--
It is
very, very easy to write about hypnosis. With hypnosis, I know how to
get the desired response out of my reader. It is the response I got
out of myself. I know how to put into words the mindset and the
sensations and the state of being. It is familiar; it is enjoyable.
It is
very, very hard to write about pain.
The
descriptors I use become meaningless words on a page, pixels on a
screen. “Pain” does no justice to the way I'm made to scream when
I'm hit, the way the impact burns and the way that sensation
overwhelms me. I am left unsatisfied when I read over the snippets of
my masochistic scenes. There is simply no written comparison to how
the
fear grips at me and holds me shaking in desperation.
I
fixate, in my mind, on those tiny moments when everything is too
real, when those countless blows that have come before have left me
an absolute mess, twisting away in terror, aching and sore.
There
is no way I can express how utterly
sincerely I beg for it to stop; there is no way I can express how it
feels when my pleas are ignored.
I do
not yet know how to write about the tears, how to explain what it
feels like when I am so helpless and abused out of my control that
there is nothing left for me to do but cry. Nothing can compare to
that moment of realization; panicked, desperate, defeated.
Broken.
It is
hard to accept that I can't make my words on pain as accessible as my
words on pleasure. I'm left to close my eyes and dig my nails into my
palm and replay the scene in my mind. Intensity
is lost when I put those thoughts down. The ability to relate is lost
when I put those thoughts down.
It is
very, very hard to show why I like to be hurt.
But I
will keep trying.
--
Snippet follows.
“Someone
hand me that dart, please,” I
hear DaSade say, and
while I am blindfolded, I can tell that he is across the room, at
range. I can picture the blunt, hard plastic.
The
panic settles in fast and thick in my chest. Memory of the blowgun
scene,
of the first time I cried in
fear of something,
is weighed automatically
against the pain and
bruises I'm already
struggling with
in my arms and legs and I pull against the zipties, purely
reflexively.
“No!”
I cry, terrified.
“Please, no... I don't want to...” I can't handle that kind of
pain right now, I don't
want it, I don't want
him to make me take it...
“Are
you ready for the blowgun?” His
voice comes from across the room.
The
fear, real and intense and gripping, “Oh god please no...” My
voice is pushed higher and thinner and I can already feel tears, the
lump in my throat –
“Count
down from three.”
I wail
in frustration and allow myself the release of a few sobs, realizing
belatedly, again, that hanging my head only increases the pressure of
the hard plastic tie
around my neck.
But he
had told me to count.
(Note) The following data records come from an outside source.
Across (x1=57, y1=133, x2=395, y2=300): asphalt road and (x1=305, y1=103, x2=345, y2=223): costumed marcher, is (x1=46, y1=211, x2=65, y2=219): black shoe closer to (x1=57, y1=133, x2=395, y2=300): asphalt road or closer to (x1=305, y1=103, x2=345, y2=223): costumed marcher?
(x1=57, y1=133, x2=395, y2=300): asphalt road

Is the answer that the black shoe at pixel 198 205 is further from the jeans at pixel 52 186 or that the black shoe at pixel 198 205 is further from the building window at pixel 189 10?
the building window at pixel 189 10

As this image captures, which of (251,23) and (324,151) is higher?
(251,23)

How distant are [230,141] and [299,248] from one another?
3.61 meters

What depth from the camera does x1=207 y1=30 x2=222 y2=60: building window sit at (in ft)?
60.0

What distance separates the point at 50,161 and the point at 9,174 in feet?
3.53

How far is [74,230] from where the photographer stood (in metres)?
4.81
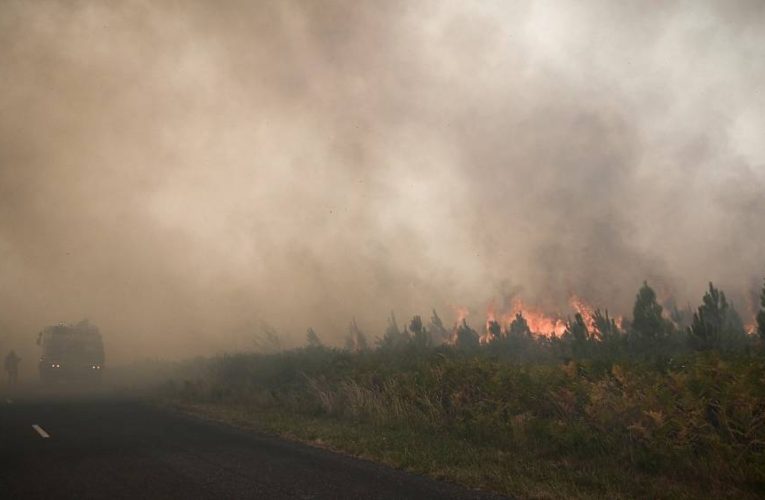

He is
going to make me take it
anyways. I had wanted him
to be merciless, and now I am
getting what I asked for.
Biting
hard on my lip, I take a shuddery breath and steel myself, defeated.
Pain is transient. Obedience is
not.
“Three... Two...
One...” Choked off by my own sob, muscles tensed so hard the ties
dig in further, my heart pounding in my ears as I struggle not to
cry...
It's going to hurt so much –
God please go easy on me –
His open hand
smacks against my thigh and I moan in surprise and relief and let out
a shaky laugh even as he slaps me again...
Thank you, thank you thank you thank
you...
Adrenaline and
relief rushes through me like no other drug in the world.
He
ignores the way I push my hips forward for him to touch, the
way I beg with my body for reassurance and physical contact and
tenderness.
The
way he punches my thighs is all the tenderness I can expect.
I will
take it. I love it.
In my opinion, you're doing a really good job. It's easy to relate to what you write, about both pleasure and pain.